ИСХОДНЫЙ ТЕКСТ
Миссионерство

Может ли вера не говорить о вере?
  • По мнению экспертов, христианство без миссии невозможно по определению. Христос сказал: "Идите и научите все народы, крестя их во имя Отца и Сына, и Святого Духа".
  • Миссия не должна быть агрессивной, принудительной. Это должно быть не изнасилование душ, а проповедь от сердца к сердцу.
  • Для того чтобы ребенок воспринял слова проповеди, они должны быть донесены до него авторитетно, но без принуждения. В общении отцов и детей нет места нудному морализаторству.
  • В современной России миссионерство явно не приветствуется: одной из первых жертв стали попавшие под запрет и преследуемые Свидетели Иеговы.

Яков Кротов: В нашей студии – протестантский лютеранский епископ Павел Бегичев и православный миссионер Дмитрий Пахомов.

Начнем с небольшого видеоинтервью с Николаем Сыровым, представителем еще одной из главных христианских конфессий – с римо-католическим журналистом, который ведет чудный подкаст о католической жизни и богословии при Храме Непорочного Зачатия в Москве. Вопрос: может ли Церковь быть не миссионерской?

Николай Сыров: Сегодня христианская миссия весьма проста. Моя миссия – это любовь к другому человеку, общение с ним. И в этом плане я не вижу особенного отличия между христианством и не христианством. К идее такой миссии можно довольно легко прийти, исходя из банальных политических и экономических соображений. Любить другого человека элементарно выгоднее в долгосрочной перспективе.

ОПИСАНИЕ ЗАДАНИЯ
Продолжите текст о миссионерстве сразу после его последнего предложения.

ДАННЫЕ
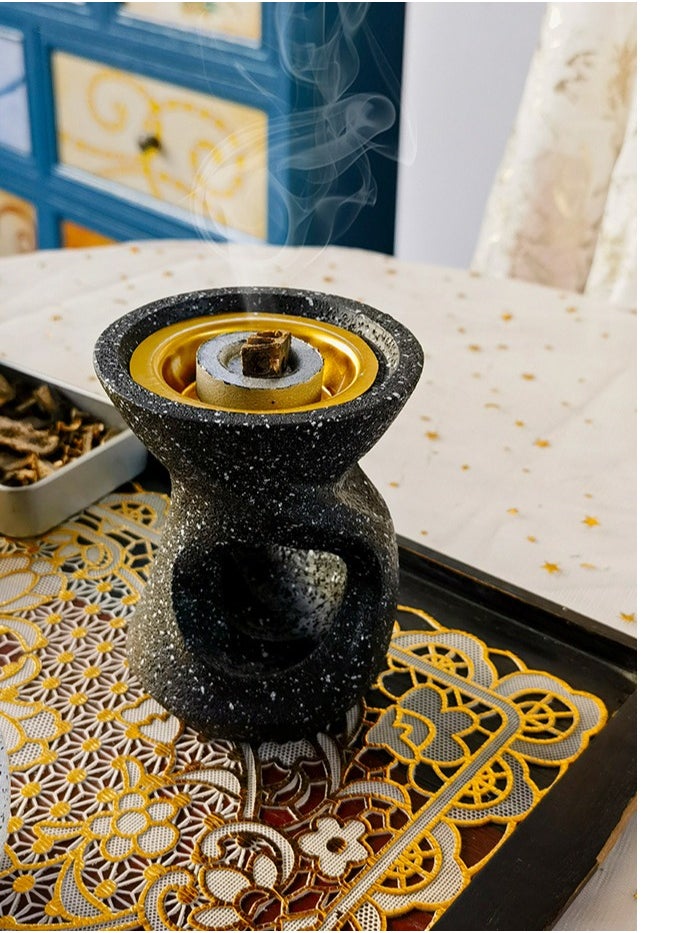 Incense burner Holder, home atmosphere decoration, modern design,8.5*11cm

ОТВЕТ НА ЗАДАНИЕ
Как стартовала миссия Моисея? С ним заговорил пылающий и не сгорающий терновый куст. Для меня это идеальная метафора миссии, потому что сам по себе терновый куст – довольно никчемное растение, но он использовался для того, чтобы разжечь костер, то есть работал как зажигалка. И миссионер – это зажигалка. Он должен затянуть в свой костер побольше людей, желательно массово, а не по одиночке, он должен пригодиться другому человеку. И без такой миссии христианство – это терновый куст, который так и не загорелся, а из такого куста можно сделать только венец.

Без миссии Церковь не будет Церковью, это будет некий организм, который может мутировать, превратиться во что-то иное. И вот эта миссия на сегодняшний день, в XXI веке - это инструмент, с помощью которого, как ни парадоксально это может прозвучать, можно сохранить Церковь.

Яков Кротов: Была замечательная монография о византийском миссионерстве, и там подчеркивалось, что в Средние века не знали классического миссионерства. Были небольшие группы миссионеров, но, например, то, что князь Владимир решил крестить Русь, это не результат целенаправленной миссии, он добился этого шантажом и какими-то политическими требованиями. Так что миссионерство не всегда было характерно для Церкви. Возможно христианство без миссии?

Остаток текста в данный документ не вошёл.